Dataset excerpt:
◇ ◇ ◇ ◇ ◇ ◇ ◇
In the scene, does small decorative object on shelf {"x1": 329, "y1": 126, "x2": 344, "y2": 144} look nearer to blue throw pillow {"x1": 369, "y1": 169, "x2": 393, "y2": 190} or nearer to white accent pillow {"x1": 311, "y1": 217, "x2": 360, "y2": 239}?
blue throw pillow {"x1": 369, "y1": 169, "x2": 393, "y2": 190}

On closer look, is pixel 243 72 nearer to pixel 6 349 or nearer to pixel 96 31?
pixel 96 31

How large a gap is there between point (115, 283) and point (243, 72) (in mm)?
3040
◇ ◇ ◇ ◇ ◇ ◇ ◇
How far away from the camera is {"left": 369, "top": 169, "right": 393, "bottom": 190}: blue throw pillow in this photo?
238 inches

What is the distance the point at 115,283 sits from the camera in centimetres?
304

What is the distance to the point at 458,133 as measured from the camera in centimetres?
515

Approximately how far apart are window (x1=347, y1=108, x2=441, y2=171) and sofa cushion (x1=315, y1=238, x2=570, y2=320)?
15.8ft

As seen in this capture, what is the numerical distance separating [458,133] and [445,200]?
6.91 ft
◇ ◇ ◇ ◇ ◇ ◇ ◇
◆ **Problem requirements**
Pull out every line of the material above that contains the string "look".

◆ **Result below**
In the scene, does small decorative object on shelf {"x1": 329, "y1": 126, "x2": 344, "y2": 144} look nearer to blue throw pillow {"x1": 369, "y1": 169, "x2": 393, "y2": 190} or nearer to white accent pillow {"x1": 311, "y1": 217, "x2": 360, "y2": 239}?
On closer look, is pixel 243 72 nearer to pixel 6 349 or nearer to pixel 96 31?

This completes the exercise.